By the time you read this, Bonnie & I may have a new daughter. I have to say "may" because for those of you who know about delivering babies, the moment of birth cannot be predicted with exactitude, so she might have been born by the time you read this or we may still be waiting. I have to say "daughter" because Bonnie & I have yet to agree on exactly how to spell her first name or what her middle name will be. Picking the name seems to be one of the few choices one has once a baby is on the way– it seems at once of extreme importance and of little consequence.
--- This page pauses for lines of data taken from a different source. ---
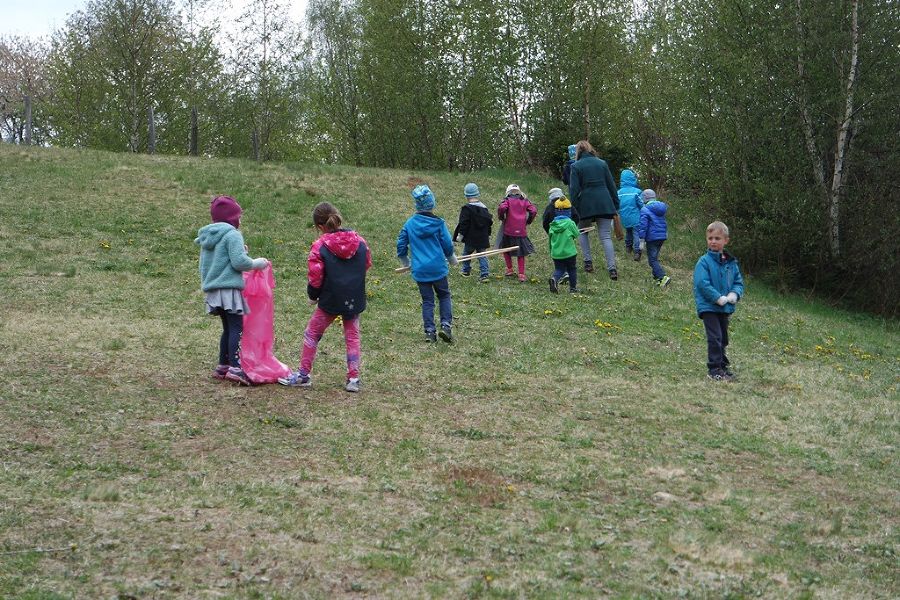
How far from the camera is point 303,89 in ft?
138

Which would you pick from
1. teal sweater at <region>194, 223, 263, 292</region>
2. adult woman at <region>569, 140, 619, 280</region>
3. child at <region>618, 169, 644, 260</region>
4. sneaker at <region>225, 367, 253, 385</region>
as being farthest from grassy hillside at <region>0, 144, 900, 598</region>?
child at <region>618, 169, 644, 260</region>

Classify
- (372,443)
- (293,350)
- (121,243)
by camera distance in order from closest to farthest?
1. (372,443)
2. (293,350)
3. (121,243)

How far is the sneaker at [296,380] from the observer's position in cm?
948

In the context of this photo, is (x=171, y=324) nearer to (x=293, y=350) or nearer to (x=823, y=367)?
(x=293, y=350)

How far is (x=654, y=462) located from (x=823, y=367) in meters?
6.89

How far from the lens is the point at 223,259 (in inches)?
363

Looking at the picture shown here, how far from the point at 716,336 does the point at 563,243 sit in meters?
5.22

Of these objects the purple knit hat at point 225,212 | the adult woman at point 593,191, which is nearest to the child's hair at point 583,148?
the adult woman at point 593,191

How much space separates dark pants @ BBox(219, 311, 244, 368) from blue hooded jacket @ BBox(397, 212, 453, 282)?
3114mm

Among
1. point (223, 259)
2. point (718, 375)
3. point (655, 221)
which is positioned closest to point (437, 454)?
point (223, 259)

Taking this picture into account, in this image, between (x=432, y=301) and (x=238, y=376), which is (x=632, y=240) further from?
(x=238, y=376)

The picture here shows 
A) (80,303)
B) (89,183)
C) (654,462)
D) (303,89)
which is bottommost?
(654,462)

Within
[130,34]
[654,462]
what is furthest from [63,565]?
[130,34]

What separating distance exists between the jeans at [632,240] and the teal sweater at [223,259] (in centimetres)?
1263
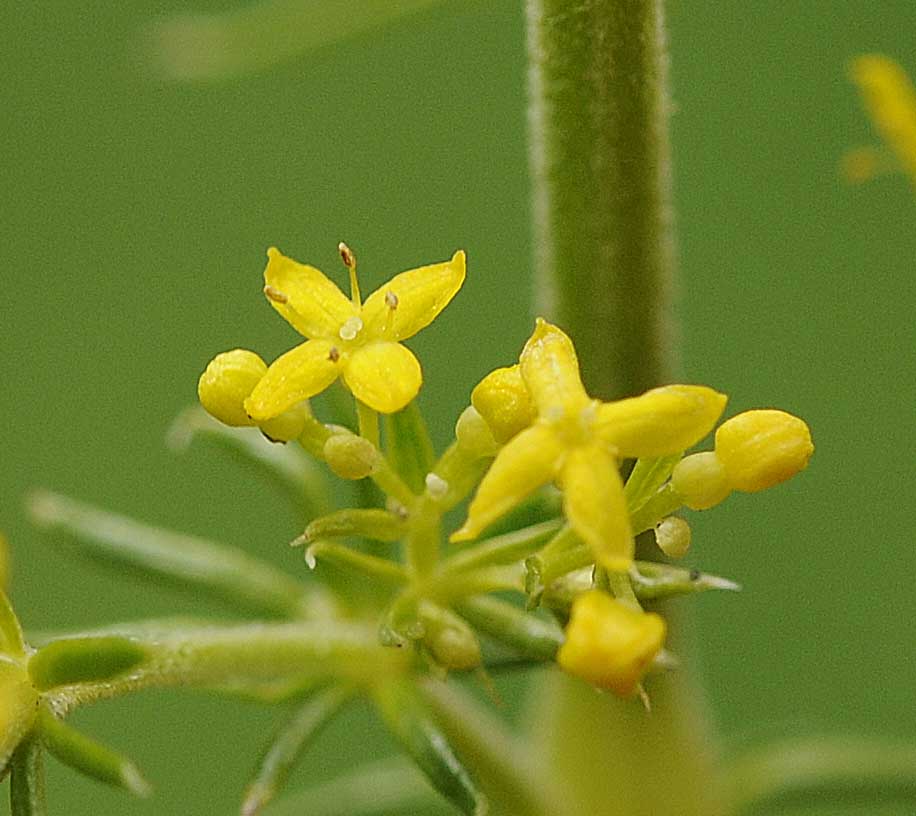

"A baby is God's opinion that life should go on." wrote Carl Sandburg. And Sophia Fahs (UU religious educator) writes in our hymnal (#616): "each night a child is born is a holy night." I am in full fatherhood mode– reflective anticipation, relaxed curiosity. I feel the calm before the welcome storm of new birth. A new person I have yet to meet is about to enter my life and change it forever, bringing tears to my eyes and laughter to my throat. How can I sum up a life-long relationship that is just about to begin? I can't.
I will be the little girls' father, Bonnie her mother, Jessica, her older sister. She will have one great-grandmother, three grandmothers, two grandfathers, three cousins, plus another cousin on the way, and dozens of extended relations, many of whom she'll never meet.
Pulitzer Prize winning playwright John Guare, in his play Six Degrees of Separation proposes the theory that everyone on the planet can be connected to everyone else on the planet by no more than six steps. According to Time magazine, a German newspaper, Die Zeit, decided to put this theory to the test:
"The paper asked Salah Ben Ghaly, an Iraqi immigrant who owns a local falafel stand, to whom he would most like to be linked. Ghaly, naturally, chose Marlon Brando. It took some months, but Die Zeit managed to relate them. A friend of Ghaly's who lives in California works in the same company as Ken Carson, boyfriend of Michelle Bevin, sorority sister to Christina Kutzer, daughter of Patrick Palmer, producer of Don Juan de Marco, in which Brando starred. Alas, Brando seems unmoved by the relation. He's yet to return Ghaly's calls."
The idea of six degrees of separation illustrates the "interdependent web of all existence" to me in a new way. It also underlines the wonder of a new connection about to enter the world. Who will she provide a link to?
But for my spirit right now, it is almost like Christmas Eve: a dark room lit by candles, awaiting the birth of new life, awaiting a new light to enter the world. Life indeed, should go on.
Daniel
(Rev.) Daniel Simer Ó Connell, D.Min.